The Rembrandt Association (Vereniging Rembrandt)

The Rembrandt Association (Vereniging Rembrandt) is the largest group of art patrons focusing on art and art acquisitions in the Netherlands.

The Rembrandt Association (Vereniging Rembrandt) aims to enable everyone to enjoy art, now and in the future. For over 130 years this has been the association’s main objective and their plans for the future include:

  • assisting museums with art purchases, thus expanding the public art collection in a deliberate and professional manner with new masterpieces again and again;
  • contributing to making and keeping important art treasures available for everyone;
  • telling the stories behind extraordinary pieces of art.

The Rembrandt Association (Vereniging Rembrandt) and the Rijksmuseum

In 1883 the auction of collector Jacob de Vos’s drawings led to the foundation of the Rembrandt Association (Vereniging Rembrandt). A group of private collectors based in Amsterdam wanted to ensure that these drawings, which were so important to Dutch culture and society, would continue to be available for public viewing in the Netherlands. They purchased these drawings from the De Vos collection and handed them over to the Rijksmuseum. These drawings have therefore continued to be accessible to everyone, to this very day. Thus the Rembrandt Association (Vereniging Rembrandt) was born. For the Rijksmuseum alone, the Rembrandt Association (Vereniging Rembrandt) contributed to the acquisition of hundreds of artefacts: ranging from paintings, sketches and silverwork to Asian art and sculpture.

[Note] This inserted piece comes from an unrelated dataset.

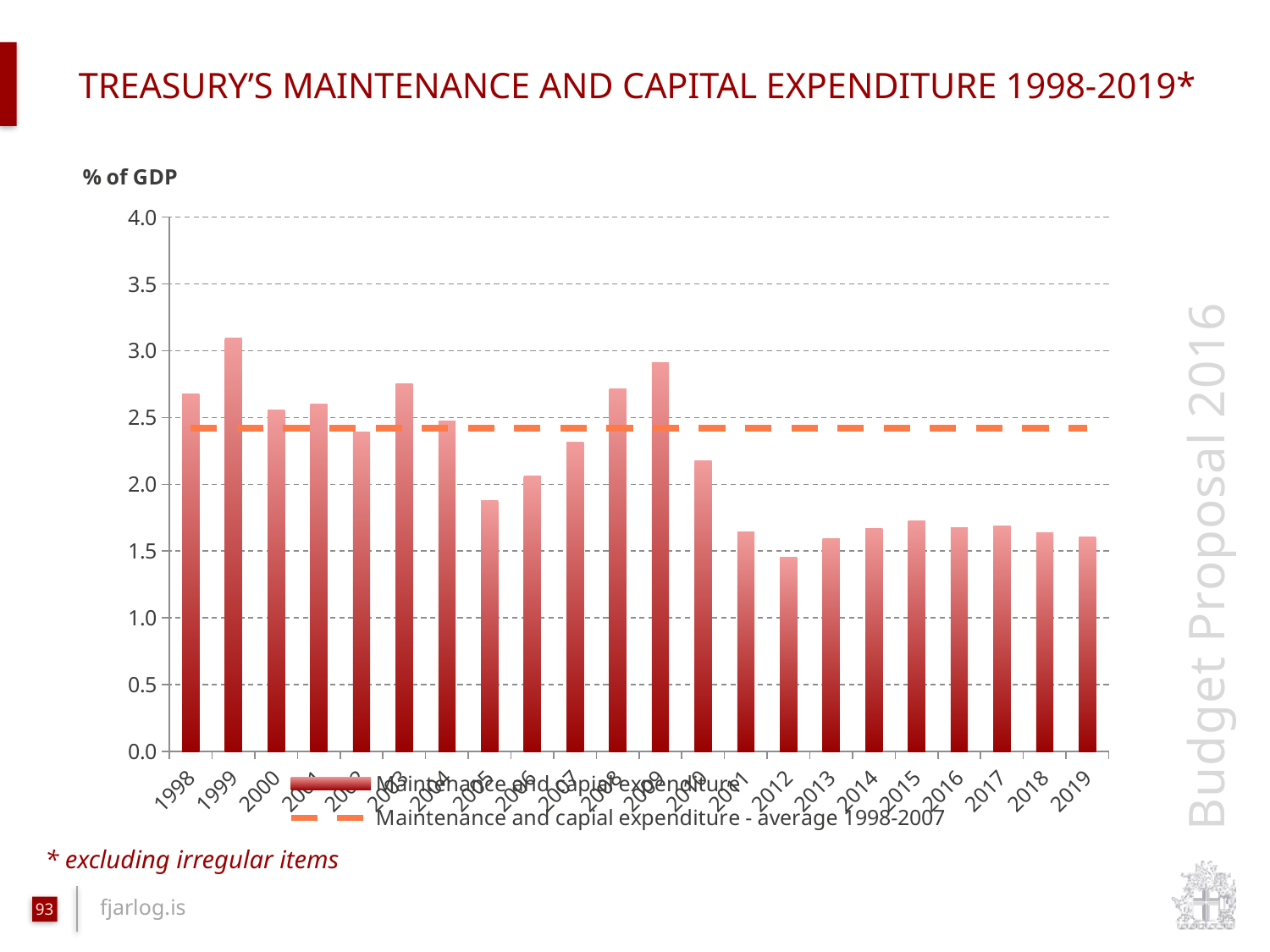
What unit is shown on the y axis label of the chart? % of GDP Is the value for 2009 greater or less than 2.5? greater What kind of chart is shown on the slide? bar chart Is the value for 2011 greater or less than 2.0? less How many series does the legend list? 2 Which year has the larger value, 1999 or 2009? 1999 Is the value for 2005 greater or less than 2.0? less How many years (bars) are plotted on the chart? 22 Which year has the highest maintenance and capital expenditure as % of GDP? 1999 Which year has the lowest maintenance and capital expenditure as % of GDP? 2012 Overall, do the values rise or fall from 1998 to 2019? fall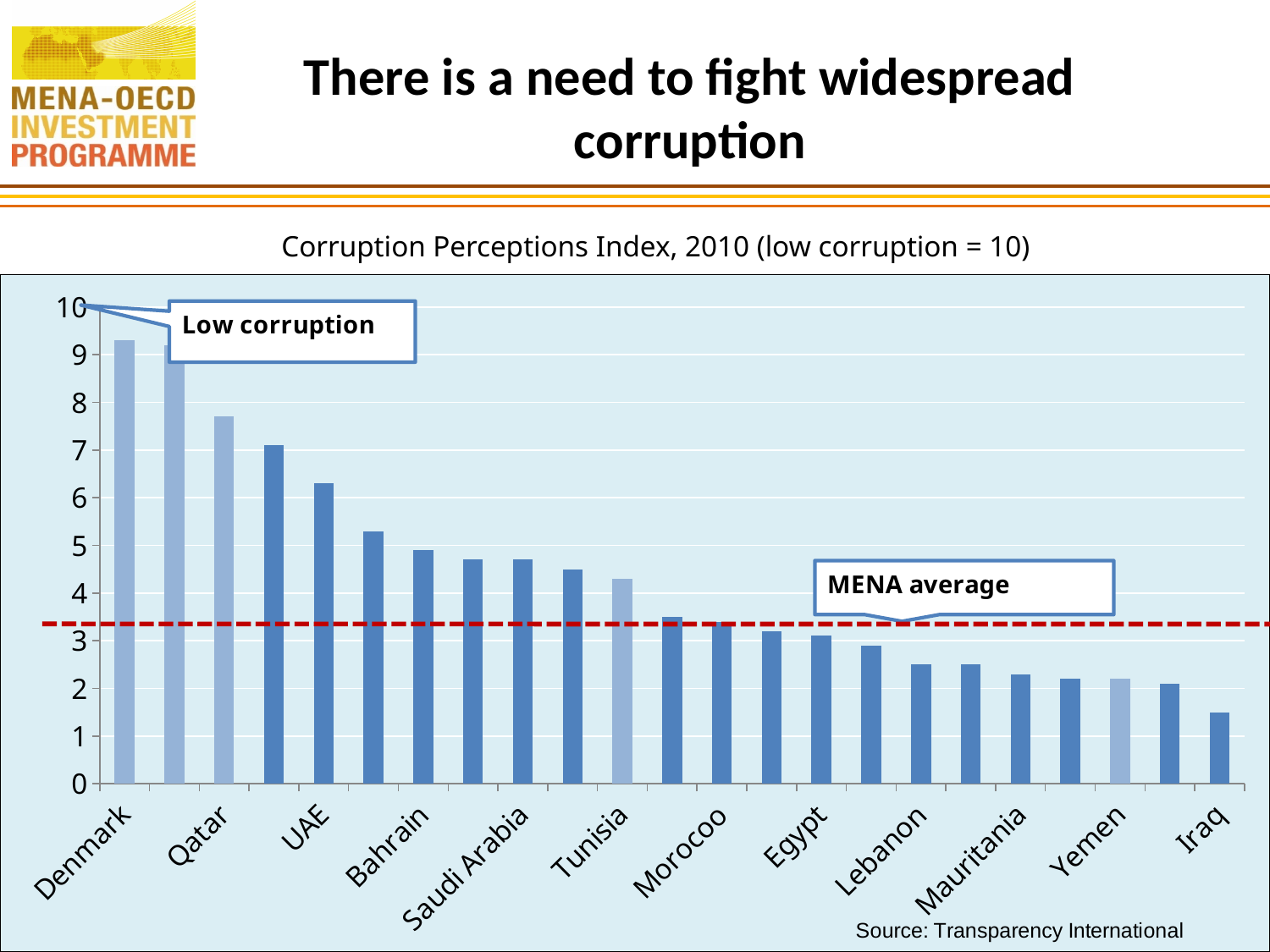
Is the value for Denmark greater or less than 9? greater Which has a higher Corruption Perceptions Index value, Bahrain or Egypt? Bahrain What kind of chart is shown on the slide? bar chart Do the bar values rise or fall from left to right along the x axis? fall What does the red dashed horizontal line on the chart represent? MENA average Which country has the highest Corruption Perceptions Index value? Denmark Is the value for Qatar greater or less than 7? greater Which country has the lowest Corruption Perceptions Index value? Iraq Is the value for UAE greater or less than 6? greater Which has a higher Corruption Perceptions Index value, Qatar or UAE? Qatar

SK-A-5039 Hollands meisje aan het ontbijt Jean-Etienne Liotard, ca. 1756Supported by the Rembrandt Association for the following reasons: With his choice of topic, technique and his clear focus on the use of texture in the Dutch Girl at Breakfast, Swiss artist Jean-Etienne Liotard (1702-1789) continued the tradition of painters such as Johannes Vermeer, Gerard ter Borch and Gabriel Metsu. The eye-catching image of the interior of a church on the wall is also a reference to Dutch painting in the Golden Age. This work of art is a bridge between seventeenth-century Dutch art and eighteenth-century European art, with which Rijksmuseum can vividly show how artists from different countries continued to influence each other’s work. With this purchase, another very special international masterpiece has been added to our collective art collection and it is destined to become firmly entrenched in our collective psyche.